● **EXERCISE TASK 1**: List every line in the entries below that contains the string "does".

I was told that open source BI offers are not mature enough whereas commercial BIs (SAP, others) cost fortunes, their licenses start from tens of thousands of pounds/dollars. While I am not against commercial choice per se, it will add up to the overall price which can easily become just too big
not sure how well BI is made to work with schema-less data
I am definitely not be the best candidate to find the most approprate integration option in the market (mainly because of absence of knowledge in BI area), however a decision needs to be done fast.
Has anybody been in a similar situation and could advise on which route to take, or even better - advise on possible pros/cons of the option #2? The biggest problem here is that I don't know what I don't know ;)
I have spent some time playing with both QlikView and Wabit, and, have to say, I am quite disappointed.
I had an expectation that the whole BI industry actually has some science under it but from what I found this is just a mere buzzword. This MSDN article was actually an eye opener. The whole business of BI consists of taking data from well-normalized schemas (they call it OLTP), putting it into less-normalized schemas (OLAP, snowflake- or star-type) and creating indices for every aspect you want (industry jargon for this is data cube). The rest is just some scripting to get the pretty graphs.
OK, I know I am oversimplifying things here. I know I might have missed many different aspects (nice reports? export to Excel? predictions?), but from a computer science point of view I simply cannot see anything beyond a database index here.
I was told that some BI tools support compression. Lucene supports that, too. I was told that some BI tools are capable of keeping all index in the memory. For that there is a Lucene cache.
Speaking of the two candidates (Wabit and QlikView) - the first is simply immature (I've got dozens of exceptions when trying to step outside of what was suggested in their demo) whereas the other only works under Windows (not very nice, but I could live with that) and the integration would likely to require me to write some VBScript (yuck!). I had to spend a couple of hours on QlikView forums just to get a simple date range control working and failed because the Personal Edition I had did not support downloadable demo projects available on their site. Don't get me wrong, they're both good tools for what they have been built for, but I simply don't see any point of doing integration with them as I wouldn't gain much.
To address (arguable) immatureness of Solr I will define an abstract API so I can move all the data to a database which supports full text queries if anything goes wrong. And if worse comes to worse, I can always write stuff on top of Solr/Lucene if I need to.

● **ENTRIES SUPPLIED**:
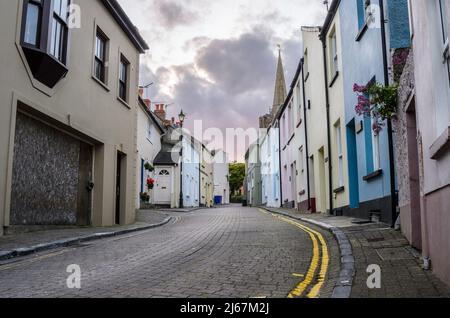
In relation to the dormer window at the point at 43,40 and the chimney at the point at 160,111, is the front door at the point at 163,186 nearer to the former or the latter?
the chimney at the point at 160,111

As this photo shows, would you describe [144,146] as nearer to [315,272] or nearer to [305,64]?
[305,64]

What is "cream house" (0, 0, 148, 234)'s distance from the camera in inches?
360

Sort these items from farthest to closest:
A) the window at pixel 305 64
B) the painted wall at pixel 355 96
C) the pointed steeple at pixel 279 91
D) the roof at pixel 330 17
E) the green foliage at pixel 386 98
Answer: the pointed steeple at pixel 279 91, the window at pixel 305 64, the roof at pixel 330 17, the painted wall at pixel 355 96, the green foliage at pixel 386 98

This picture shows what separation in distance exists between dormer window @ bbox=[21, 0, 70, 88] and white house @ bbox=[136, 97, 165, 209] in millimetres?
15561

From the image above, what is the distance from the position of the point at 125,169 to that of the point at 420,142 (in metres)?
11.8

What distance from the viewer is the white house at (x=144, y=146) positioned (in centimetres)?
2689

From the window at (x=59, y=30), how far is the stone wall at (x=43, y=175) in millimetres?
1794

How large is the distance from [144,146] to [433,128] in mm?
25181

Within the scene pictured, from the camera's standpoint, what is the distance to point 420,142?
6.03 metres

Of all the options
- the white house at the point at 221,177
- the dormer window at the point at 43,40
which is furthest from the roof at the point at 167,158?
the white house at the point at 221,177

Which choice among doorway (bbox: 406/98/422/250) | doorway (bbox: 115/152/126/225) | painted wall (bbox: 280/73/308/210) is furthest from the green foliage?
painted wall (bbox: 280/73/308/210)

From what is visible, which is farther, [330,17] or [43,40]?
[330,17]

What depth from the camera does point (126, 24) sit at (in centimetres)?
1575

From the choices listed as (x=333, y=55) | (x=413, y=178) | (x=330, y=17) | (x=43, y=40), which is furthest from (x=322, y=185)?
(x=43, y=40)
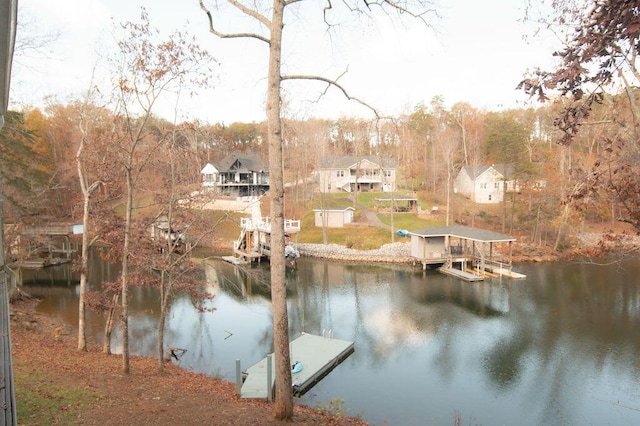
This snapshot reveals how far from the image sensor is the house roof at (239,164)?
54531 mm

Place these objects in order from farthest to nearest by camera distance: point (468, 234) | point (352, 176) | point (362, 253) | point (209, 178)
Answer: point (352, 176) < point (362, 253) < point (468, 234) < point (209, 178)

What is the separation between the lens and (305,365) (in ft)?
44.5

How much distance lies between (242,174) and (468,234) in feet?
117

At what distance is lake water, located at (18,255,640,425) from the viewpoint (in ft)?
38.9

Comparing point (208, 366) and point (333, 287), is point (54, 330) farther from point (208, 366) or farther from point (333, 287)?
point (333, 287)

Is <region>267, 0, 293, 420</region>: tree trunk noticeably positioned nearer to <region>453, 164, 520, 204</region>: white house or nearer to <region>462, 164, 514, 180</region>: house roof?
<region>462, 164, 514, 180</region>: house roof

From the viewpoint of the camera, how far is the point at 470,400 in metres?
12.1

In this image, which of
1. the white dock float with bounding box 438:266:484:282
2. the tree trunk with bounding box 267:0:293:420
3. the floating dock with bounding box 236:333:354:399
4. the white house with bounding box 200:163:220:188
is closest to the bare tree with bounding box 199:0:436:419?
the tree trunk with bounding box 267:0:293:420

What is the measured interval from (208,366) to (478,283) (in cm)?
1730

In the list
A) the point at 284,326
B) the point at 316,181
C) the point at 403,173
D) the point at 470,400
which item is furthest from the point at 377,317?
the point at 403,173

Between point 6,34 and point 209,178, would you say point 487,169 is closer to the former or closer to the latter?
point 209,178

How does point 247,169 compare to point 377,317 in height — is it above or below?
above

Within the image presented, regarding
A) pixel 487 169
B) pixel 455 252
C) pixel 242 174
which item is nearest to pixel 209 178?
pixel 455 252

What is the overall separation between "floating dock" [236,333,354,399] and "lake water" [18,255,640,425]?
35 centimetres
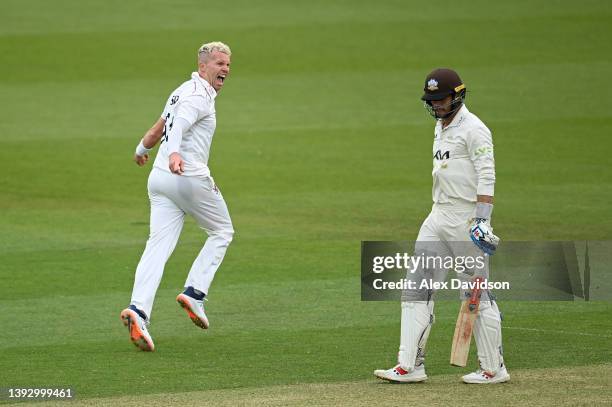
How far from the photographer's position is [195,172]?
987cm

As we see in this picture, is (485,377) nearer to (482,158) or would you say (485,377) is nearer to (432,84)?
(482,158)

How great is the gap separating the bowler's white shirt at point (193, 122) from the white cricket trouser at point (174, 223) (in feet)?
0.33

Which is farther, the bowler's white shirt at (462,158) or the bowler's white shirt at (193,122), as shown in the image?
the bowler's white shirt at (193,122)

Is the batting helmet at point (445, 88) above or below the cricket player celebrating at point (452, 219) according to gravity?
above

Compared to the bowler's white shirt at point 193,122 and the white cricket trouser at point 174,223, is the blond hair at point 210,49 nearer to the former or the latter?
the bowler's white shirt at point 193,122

● **EXERCISE TASK 2**: Go on with the post about business intelligence tools and Solr, picking up after its final sentence.

● **EXERCISE ANSWER 1**:
What depth from the camera does point (126, 24) sit at (in centimetres)?
How does point 247,169 compare to point 377,317 in height — is it above or below?

● **EXERCISE ANSWER 2**:
If you're truly in a scenario where you're not sure what you don't know i think it's best to explore an open-source tool and evaluate its usefulness before diving into your own implementation. It could very well be that using the open-source solution will help you further crystallise your own understanding and required features.
I had worked previously w/ an open-source solution called Pentaho. I seriously felt that I understood a whole lot more by learning to use Pentaho's features for my end. Of course, as is the case of working w/ most of the open-source solutions, Pentaho seemed to be a bit intimidating at first, but I managed to get a good grip of it in a month's time. We also worked with Kettle ETL tool and Mondrian cubes - which I think most of the serious BI tools these days build on top of.
Earlier, all these components were independent, but off-late i believe Pentaho took ownership of all these projects.
But once you're confident w/ what you need and what you don't, I'd suggest building some basic reporting tool of your own on top of a mondrian implementation. Customising a sophisticated open-source tool can indeed be a big issue. Besides, there are licenses to be wary of. I believe Pentaho is GPL, though you might want to check on that.
First you should make clear what your reports should show. Which reporting feature do you need? Which output formats do you want? Do you want show it in the browser (HTML) or as PDF or with an interactive viewer (Java/Flash). Where are the data (database, Java, etc.)? Do you need Ad-Hoc reporting or only some hard coded reports? This are only some questions.
Without answers to this question it is difficult to give a real recommendation, but my general recommendation would be i-net Clear Reports (used to be called i-net Crystal-Clear). It is a Java tool. It is a commercial tool but the cost are lower as SAP and co.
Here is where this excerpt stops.